**EXCERPTED TEXT:**
= = =

Our exploration highlights the fact that for many businesses seeking to make a name in the sportscar world with reduced costs, reduced complexity and improved quality the obvious answer is to utilise a borrowed platform. The preferred solution is unsurprisingly Corvette, the ongoing king of mainstream US sportscars, and so providing a reliable low cost base, since 1953. Borrowing a platform obviously has its drawbacks in terms of creating a bespoke car, it will not have extreme performance parameters, but for many like Anteros and Dragon having much of the technical development (eg emissions & crash compliance) done is a major advantage, and so the pragmatic route forward.

Ideally Viper could offer a similar 'packaged solution' for present and new builders, but GM's and Corvette's relative stability vs Chrysler's and Viper's relative instability does not bode well, unless a radical step was taken by a lobbying specialist sector for government assistance in developing Viper as a new specialist platform alternative...a very unlikely outcome.

Given present conditions, investment-auto-motives posits the following scenarios based on likelihood & impact rated out of 10:

Scenario A : USA Sportscars Inc
Least Likely (2) – High Impact (8)
Under a newly announced government review of the US Auto-Sector, set-up as part of the far-reaching Energy Bill, the government sets aside funds to develop USA Niche Sportscar industrial competance. Done so utilising the Viper business, Chrysler and its Detroit peers as the cornerstone to developing the abilities of regional small-scale builders nationwide, to aid the growth of names like Shelby, Saleen, Panoz etc as worldclass vehicle constructors in their own right.

Scenario B: USA Trade Sale
Low Likelihood (3) – Mid Impact (5)
New developments that counter the aforementioned rationale for pessimism create a game-changing outcome. A hard-hitting big player backs a small name producer to buy Viper and develop 2 US nameplates in tandem, or an ambitious Supplier company acquires the business in order to demonstrate and create its own Tier 0.5 ambitions.
The present lack of liquidity in the banking sector would negate the investment community backing such as daring move, unless paralleled by Scenario A developments.

Scenario C: Private Equity Sale for Latter-Day Asian Disposal.
Mid Likelihood (6) – Low Impact (4)
A large PE firm, or more likely consortium, buys Viper from Chrysler (Cerberus) and looks to gain maximum value extraction by courting Asian (ie Chinese or Indian) players who seek an iconic brand for their growing international portfolio. The current plant and equipment in Conner Ave would be relocated to a new overseas production site enabling far lower cost achievement in what is a labour-intensive vehicle. The Michigan site would be used to create a US base for said company to fit their US growth strategy, possibly starting with a latter-day sportscar build using Asian sourced components.

As events stand investment-auto-motives believes Scenario C the most probable, given Cerberus' & Chrysler's time pressures and the impetus for Lazard to find a new parent that can maximise the value extraction from Viper Cars.

= = =

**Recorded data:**
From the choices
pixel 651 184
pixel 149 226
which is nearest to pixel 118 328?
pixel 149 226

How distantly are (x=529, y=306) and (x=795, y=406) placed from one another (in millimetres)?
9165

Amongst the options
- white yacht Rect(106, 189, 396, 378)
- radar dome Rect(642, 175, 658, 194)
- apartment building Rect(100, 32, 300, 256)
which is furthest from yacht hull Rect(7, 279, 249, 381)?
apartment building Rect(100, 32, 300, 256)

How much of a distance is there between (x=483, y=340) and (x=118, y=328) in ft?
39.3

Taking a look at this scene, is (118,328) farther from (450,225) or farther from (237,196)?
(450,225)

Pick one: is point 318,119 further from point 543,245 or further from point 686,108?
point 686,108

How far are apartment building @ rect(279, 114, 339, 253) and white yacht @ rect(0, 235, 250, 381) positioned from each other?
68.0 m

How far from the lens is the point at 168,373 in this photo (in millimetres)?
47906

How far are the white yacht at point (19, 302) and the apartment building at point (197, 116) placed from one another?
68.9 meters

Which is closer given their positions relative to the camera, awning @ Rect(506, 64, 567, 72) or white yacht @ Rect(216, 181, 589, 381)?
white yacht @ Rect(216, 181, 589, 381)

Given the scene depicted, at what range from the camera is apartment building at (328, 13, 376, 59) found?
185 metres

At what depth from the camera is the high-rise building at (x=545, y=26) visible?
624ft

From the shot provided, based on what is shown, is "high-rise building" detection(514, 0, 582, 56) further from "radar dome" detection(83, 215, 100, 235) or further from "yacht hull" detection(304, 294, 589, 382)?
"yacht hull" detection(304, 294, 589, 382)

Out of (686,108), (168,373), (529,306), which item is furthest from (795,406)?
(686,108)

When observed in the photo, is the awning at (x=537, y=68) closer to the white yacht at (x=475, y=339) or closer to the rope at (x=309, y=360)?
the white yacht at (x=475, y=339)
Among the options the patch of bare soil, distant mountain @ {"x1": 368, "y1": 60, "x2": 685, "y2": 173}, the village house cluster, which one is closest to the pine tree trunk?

= = =

**SET TASK 1:** Based on the Viper analysis, decide whether each of these statements agrees with it: (a) Corvette has provided a low-cost base since 1953. (b) Scenario B is rated as mid likelihood. (c) Under Scenario C, the Conner Ave plant and equipment would move to an overseas site.
**SET TASK 2:** In the Viper analysis, which scenario does investment-auto-motives consider the most probable?
**SET TASK 3:** Continue the Viper analysis after its final sentence.

**ANSWER 1:**
(a) Yes: "providing a reliable low cost base, since 1953."
(b) No: "Low Likelihood (3) – Mid Impact (5)."
(c) Yes: "The current plant and equipment in Conner Ave would be relocated to a new overseas production site."

**ANSWER 2:** Scenario C, the private equity sale for latter-day Asian disposal.

**ANSWER 3:**
Tuesday 26 August 2008

Macro Level Trends – Industry Realpolitik – America Auto's SOS

As North American Automakers steel themselves during these watershed times and orchestrate strategic change through smaller vehicles and propulsion ancillaries, they look to the Senate and Congress to assist through these difficult waters. Hence reports of Detroit and the 'New Americans' (From Toyota to Hyundai) calling to draw upon the initial $3.75 billion of the alloted $25 billion from last year's Energy Bill that seeks to serve the auto-industry in changing its ways.

But as the governmental affairs people of any car-maker knows, all too often the rhetoric that is postulated on the floor all too easily turns into lip-service and decreased budget spend. Hence the push to begin to access those funds as soon as possible, to firstly ensure its acquisition and secondly, continue to lobby for additional $25 billion funds as the more socially spendthrift Democrats come to power. The timely call for assistance coming as GM & Ford combined lost $24.1 billion in Q208.

Obama has of course been leading the torch of energy change and even at one stage muted, though not confirmed, that $150 billion may be the required sum to re-organise the auto-sector to meet the challenges of this very different century. The foundation vehicle to that better tomorrow exists in the guise of 'Renewable Energy' and the 'Renewable Portfolio Standard' to include: nuclear generation, carbon capture and sequestration, energy efficiency and demand response programs.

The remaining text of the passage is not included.